**Required work:** Copy the entries below verbatim, from the line with "Regarding the scene" to the line with "Answer: the dark", both lines included, and nothing else.

**Records for processing:**

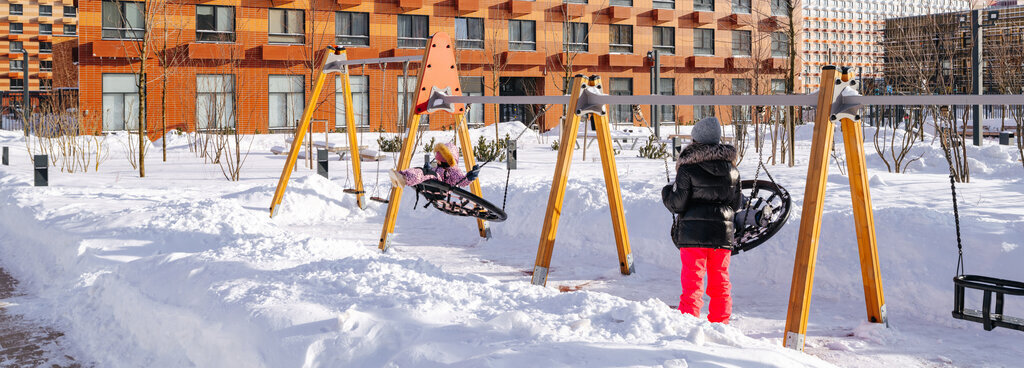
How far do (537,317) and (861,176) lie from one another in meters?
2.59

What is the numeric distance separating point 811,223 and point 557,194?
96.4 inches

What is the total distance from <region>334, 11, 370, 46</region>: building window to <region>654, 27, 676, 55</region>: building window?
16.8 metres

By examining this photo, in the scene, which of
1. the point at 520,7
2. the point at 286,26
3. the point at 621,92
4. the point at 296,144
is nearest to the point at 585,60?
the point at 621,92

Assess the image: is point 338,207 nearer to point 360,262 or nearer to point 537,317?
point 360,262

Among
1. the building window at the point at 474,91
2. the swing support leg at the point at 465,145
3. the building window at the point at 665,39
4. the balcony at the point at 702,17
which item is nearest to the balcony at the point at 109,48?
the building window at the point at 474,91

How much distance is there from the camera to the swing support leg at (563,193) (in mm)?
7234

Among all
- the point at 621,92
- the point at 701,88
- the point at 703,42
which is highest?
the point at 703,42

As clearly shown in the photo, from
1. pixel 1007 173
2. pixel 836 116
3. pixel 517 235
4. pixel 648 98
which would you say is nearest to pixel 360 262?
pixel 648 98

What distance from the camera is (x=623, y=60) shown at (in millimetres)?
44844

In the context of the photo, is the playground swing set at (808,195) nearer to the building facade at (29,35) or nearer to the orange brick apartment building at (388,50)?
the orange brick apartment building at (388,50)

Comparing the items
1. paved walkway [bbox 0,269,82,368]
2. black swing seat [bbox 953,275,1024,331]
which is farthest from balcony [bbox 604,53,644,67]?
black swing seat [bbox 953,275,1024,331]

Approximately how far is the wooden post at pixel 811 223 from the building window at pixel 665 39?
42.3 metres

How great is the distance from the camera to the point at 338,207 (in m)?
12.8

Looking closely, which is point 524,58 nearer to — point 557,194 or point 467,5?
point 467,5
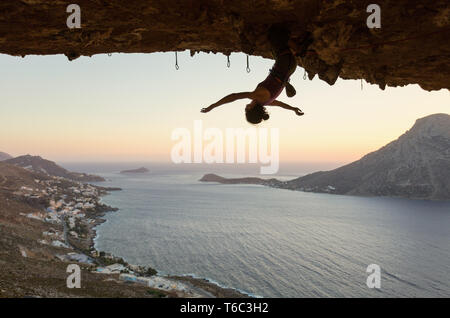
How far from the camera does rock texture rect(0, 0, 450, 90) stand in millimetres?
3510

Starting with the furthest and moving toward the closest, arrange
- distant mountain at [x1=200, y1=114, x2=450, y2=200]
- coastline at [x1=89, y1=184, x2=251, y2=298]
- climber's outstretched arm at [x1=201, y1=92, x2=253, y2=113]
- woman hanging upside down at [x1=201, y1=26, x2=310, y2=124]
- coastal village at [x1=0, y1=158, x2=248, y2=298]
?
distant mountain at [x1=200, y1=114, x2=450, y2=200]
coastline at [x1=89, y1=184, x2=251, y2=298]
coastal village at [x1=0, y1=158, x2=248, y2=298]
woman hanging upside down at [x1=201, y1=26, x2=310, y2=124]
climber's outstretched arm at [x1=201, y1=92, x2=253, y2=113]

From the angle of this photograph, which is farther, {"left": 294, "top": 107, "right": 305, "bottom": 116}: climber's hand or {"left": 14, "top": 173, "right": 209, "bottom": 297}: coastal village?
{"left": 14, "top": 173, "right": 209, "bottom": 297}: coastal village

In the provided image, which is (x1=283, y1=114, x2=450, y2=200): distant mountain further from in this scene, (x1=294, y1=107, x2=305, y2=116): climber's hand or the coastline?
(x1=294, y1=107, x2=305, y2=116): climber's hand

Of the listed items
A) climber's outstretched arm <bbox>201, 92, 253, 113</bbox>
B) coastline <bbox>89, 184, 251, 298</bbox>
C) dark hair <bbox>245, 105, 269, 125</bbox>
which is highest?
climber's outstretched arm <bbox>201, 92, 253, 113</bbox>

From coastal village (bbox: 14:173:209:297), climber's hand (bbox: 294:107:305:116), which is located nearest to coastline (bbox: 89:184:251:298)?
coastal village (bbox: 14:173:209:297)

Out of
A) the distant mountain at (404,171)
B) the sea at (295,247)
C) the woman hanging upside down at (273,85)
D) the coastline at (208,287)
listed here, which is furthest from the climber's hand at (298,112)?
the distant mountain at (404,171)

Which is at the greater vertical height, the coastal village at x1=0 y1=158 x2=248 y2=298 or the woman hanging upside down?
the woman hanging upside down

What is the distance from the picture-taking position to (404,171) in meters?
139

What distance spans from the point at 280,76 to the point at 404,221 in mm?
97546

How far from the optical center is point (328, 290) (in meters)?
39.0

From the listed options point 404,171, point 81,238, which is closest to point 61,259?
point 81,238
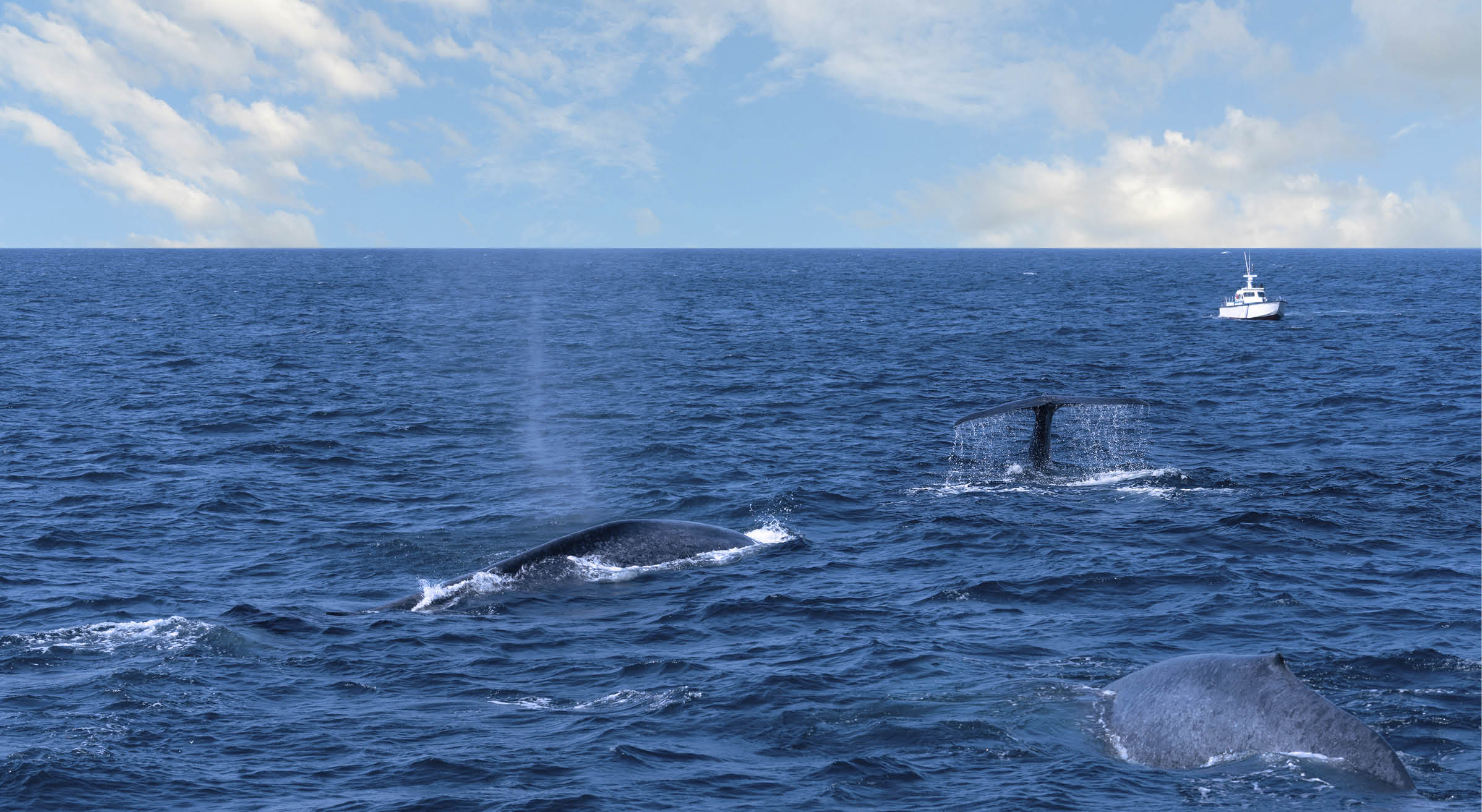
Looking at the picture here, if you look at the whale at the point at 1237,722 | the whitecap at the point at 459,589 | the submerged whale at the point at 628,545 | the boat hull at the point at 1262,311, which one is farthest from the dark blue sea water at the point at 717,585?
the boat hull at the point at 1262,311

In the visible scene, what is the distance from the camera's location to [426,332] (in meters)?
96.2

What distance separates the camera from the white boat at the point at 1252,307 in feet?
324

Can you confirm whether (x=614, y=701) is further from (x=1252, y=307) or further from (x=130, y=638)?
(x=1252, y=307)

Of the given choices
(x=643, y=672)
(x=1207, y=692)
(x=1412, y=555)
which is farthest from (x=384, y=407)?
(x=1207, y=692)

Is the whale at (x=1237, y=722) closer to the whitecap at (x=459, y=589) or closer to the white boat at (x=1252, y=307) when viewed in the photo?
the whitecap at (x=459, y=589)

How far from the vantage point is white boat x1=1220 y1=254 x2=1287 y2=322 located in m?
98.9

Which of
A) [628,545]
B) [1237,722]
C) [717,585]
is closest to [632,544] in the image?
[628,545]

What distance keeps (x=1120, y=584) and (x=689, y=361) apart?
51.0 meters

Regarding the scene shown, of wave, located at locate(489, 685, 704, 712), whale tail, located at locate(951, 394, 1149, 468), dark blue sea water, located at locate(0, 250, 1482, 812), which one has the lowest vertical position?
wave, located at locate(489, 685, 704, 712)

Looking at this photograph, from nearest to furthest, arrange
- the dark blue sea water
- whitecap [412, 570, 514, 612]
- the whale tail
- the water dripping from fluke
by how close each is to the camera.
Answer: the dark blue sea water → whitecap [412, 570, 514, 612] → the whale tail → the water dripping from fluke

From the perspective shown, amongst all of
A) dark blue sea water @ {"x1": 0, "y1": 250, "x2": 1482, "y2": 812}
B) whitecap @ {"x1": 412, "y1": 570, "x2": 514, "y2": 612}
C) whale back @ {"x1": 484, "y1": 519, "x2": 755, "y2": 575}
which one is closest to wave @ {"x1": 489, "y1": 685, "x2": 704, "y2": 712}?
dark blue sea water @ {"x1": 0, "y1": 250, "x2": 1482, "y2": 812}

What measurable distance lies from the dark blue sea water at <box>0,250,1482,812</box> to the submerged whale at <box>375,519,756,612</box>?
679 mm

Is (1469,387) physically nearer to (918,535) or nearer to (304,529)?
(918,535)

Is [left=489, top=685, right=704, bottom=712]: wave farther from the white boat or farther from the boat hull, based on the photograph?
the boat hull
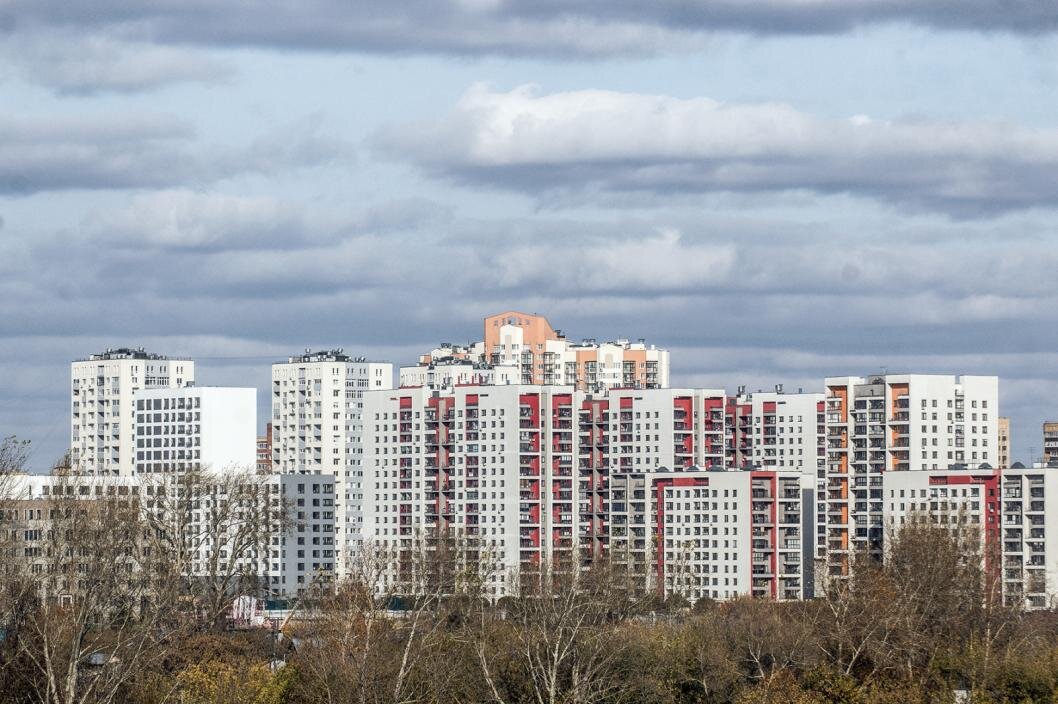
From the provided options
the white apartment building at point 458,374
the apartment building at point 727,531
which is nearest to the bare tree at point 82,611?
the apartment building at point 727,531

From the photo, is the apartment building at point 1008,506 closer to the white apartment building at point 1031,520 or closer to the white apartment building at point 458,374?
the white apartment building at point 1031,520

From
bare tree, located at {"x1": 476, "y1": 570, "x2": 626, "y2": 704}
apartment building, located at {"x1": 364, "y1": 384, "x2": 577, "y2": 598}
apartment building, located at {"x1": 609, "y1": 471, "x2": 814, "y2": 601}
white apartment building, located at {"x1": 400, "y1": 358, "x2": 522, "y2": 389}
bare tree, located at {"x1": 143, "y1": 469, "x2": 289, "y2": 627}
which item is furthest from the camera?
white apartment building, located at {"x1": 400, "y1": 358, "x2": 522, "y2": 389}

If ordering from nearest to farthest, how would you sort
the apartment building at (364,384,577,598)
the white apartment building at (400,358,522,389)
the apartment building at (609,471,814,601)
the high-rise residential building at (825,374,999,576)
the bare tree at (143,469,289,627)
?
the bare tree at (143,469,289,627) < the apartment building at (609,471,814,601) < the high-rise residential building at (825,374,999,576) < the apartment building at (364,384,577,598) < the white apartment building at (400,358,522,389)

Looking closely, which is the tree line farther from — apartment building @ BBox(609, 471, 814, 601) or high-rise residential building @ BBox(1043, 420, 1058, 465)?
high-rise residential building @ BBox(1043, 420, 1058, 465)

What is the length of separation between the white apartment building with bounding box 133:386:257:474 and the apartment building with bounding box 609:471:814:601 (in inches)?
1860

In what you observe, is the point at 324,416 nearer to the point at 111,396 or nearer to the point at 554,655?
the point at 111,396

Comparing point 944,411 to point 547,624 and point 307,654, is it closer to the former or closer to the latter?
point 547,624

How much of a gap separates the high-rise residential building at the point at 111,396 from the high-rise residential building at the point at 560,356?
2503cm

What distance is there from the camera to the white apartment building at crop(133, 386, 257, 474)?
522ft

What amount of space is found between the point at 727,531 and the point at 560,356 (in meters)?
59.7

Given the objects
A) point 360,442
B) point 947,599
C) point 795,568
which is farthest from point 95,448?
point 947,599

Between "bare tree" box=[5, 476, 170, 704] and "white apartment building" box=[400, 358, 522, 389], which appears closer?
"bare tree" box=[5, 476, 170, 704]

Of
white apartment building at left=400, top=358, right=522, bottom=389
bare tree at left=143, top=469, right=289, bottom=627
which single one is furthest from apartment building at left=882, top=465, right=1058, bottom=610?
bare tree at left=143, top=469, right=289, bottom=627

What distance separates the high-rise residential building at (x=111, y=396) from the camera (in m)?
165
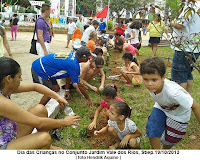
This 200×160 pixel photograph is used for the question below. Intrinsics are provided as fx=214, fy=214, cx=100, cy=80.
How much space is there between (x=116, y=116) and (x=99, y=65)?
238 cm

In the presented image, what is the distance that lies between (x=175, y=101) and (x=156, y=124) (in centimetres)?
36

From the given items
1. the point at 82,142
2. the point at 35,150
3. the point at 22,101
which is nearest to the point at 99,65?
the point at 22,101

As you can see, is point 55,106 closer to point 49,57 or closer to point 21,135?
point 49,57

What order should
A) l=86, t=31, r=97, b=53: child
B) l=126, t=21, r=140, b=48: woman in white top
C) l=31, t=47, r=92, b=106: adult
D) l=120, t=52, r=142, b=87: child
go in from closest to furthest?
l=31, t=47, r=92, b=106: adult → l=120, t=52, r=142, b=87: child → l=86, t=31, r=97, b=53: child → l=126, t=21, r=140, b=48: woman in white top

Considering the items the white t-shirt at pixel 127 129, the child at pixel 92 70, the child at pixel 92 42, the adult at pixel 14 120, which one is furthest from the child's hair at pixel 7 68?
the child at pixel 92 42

**Full answer:**
Regarding the scene shown, of wave, located at locate(489, 685, 704, 712), whale tail, located at locate(951, 394, 1149, 468), dark blue sea water, located at locate(0, 250, 1482, 812), which one has the lowest vertical position?
wave, located at locate(489, 685, 704, 712)

Looking at this photograph, from nearest to furthest, arrange
- the dark blue sea water
- whitecap [412, 570, 514, 612]
- the whale tail
- the water dripping from fluke
by how close each is to the camera.
Answer: the dark blue sea water → whitecap [412, 570, 514, 612] → the whale tail → the water dripping from fluke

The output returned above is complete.